Since nearly 40,000 union members walked off the job at Verizon two weeks ago, the telecom giant has been scrambling to keep its systems up and running, but it seems to be falling behind in one critical area: reputation.

How the labor standoff between the striking communications workers and Verizon will eventually play out is anybody’s guess, but consumer perception of the telecom giant has fallen to a three-year low, according to YouGov’s Brand Index.

What’s more, the damage isn’t limited to just Verizon itself. Although the vast majority of striking Verizon workers worked for the company’s landline section that includes its traditional phone business as well as its FiOS fiber network, YouGov found that people have developed more negative perceptions of Verizon Wireless, as well. Striking Verizon workers have been picketing Verizon Wireless stores and urging customers to boycott the wireless branch of the company, as well.

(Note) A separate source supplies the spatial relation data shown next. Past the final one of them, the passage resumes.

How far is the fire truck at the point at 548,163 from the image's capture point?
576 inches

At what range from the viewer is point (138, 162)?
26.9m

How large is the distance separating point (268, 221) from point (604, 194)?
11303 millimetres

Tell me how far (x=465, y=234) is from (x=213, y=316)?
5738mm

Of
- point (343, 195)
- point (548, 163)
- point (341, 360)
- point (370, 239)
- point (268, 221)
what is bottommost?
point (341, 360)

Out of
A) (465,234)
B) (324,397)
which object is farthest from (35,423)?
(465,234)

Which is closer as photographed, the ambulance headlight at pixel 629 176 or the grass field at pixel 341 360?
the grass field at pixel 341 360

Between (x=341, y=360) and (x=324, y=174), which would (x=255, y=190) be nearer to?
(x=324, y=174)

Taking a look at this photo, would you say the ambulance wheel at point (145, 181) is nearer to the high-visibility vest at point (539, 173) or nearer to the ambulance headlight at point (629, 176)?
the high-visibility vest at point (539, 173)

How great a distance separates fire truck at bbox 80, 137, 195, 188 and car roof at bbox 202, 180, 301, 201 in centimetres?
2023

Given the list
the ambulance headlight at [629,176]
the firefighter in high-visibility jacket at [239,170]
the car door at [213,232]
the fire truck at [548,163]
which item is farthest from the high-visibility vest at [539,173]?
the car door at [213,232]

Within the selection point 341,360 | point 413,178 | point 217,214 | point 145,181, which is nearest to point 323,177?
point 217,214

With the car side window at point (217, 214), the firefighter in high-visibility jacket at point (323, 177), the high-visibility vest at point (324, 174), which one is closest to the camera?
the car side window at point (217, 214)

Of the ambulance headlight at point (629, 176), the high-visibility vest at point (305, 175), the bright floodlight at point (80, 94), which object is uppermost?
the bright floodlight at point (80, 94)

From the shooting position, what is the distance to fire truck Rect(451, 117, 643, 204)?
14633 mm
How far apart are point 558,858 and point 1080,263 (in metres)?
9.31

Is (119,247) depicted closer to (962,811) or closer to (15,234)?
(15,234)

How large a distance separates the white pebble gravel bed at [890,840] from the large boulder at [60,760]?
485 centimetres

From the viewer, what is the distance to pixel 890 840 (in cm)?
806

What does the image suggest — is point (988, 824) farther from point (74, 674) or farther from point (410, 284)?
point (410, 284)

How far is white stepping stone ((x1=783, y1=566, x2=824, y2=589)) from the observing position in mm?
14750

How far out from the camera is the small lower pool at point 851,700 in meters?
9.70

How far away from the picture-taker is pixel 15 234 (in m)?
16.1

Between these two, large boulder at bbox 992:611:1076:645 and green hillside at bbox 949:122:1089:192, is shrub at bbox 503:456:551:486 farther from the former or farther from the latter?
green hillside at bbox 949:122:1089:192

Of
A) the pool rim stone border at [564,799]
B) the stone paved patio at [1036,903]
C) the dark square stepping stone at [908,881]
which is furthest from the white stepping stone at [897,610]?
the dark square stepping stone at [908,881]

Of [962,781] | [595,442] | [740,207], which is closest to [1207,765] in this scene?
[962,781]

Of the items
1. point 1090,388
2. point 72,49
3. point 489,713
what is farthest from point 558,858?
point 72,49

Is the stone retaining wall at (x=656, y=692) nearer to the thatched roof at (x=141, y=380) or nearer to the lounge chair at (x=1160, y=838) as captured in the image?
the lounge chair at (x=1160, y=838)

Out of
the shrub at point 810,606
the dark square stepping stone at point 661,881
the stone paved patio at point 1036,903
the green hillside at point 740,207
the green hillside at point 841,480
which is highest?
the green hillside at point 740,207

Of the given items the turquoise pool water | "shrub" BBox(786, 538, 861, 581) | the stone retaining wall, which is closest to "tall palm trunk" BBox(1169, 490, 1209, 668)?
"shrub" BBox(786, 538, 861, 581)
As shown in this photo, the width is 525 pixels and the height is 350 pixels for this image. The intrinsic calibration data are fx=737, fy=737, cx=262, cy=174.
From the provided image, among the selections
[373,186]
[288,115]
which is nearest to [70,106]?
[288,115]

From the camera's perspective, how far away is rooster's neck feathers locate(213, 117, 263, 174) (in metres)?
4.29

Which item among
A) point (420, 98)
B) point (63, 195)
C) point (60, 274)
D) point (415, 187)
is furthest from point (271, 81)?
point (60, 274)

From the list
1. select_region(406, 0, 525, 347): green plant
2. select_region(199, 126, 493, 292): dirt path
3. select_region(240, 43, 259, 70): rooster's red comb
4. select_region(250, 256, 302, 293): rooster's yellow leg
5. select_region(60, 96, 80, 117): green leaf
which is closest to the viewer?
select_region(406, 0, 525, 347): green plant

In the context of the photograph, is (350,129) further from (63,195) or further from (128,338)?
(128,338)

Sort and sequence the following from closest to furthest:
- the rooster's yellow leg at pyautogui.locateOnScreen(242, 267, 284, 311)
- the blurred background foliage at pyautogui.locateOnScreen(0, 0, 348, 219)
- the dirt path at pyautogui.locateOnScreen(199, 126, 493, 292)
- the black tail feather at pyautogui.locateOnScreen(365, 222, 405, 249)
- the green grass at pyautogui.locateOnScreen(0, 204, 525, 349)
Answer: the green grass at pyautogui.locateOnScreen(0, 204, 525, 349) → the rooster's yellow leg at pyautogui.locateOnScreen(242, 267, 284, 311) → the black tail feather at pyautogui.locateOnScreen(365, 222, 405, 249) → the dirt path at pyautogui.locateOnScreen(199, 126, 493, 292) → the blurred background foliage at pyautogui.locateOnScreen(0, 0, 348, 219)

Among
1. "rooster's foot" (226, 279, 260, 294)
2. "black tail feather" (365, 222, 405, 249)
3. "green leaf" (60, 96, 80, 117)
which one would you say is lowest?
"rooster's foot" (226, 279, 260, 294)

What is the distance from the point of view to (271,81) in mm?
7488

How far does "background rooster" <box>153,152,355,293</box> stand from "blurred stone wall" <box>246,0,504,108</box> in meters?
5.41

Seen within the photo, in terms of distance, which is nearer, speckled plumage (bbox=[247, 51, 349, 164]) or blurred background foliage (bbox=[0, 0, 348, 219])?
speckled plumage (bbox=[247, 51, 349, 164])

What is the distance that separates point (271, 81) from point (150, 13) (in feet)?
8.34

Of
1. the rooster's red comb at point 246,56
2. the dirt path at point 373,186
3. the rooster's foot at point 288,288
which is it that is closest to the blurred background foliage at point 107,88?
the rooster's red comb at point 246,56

YouGov uses a metric called its “Buzz Index” to assess consumer sentiment, both positive and negative on a +100 to -100 scale, with 0 being entirely neutral. Prior to the strike, Verizon FiOS had a measurement of 7, which has subsequently dropped to 2. Verizon Wireless previously had an index score of 18, which has since dropped to 9 — even though its workers aren’t the ones on strike.

“It appears that sharing the same corporate name has hurt both brands,” YouGov said in a statement.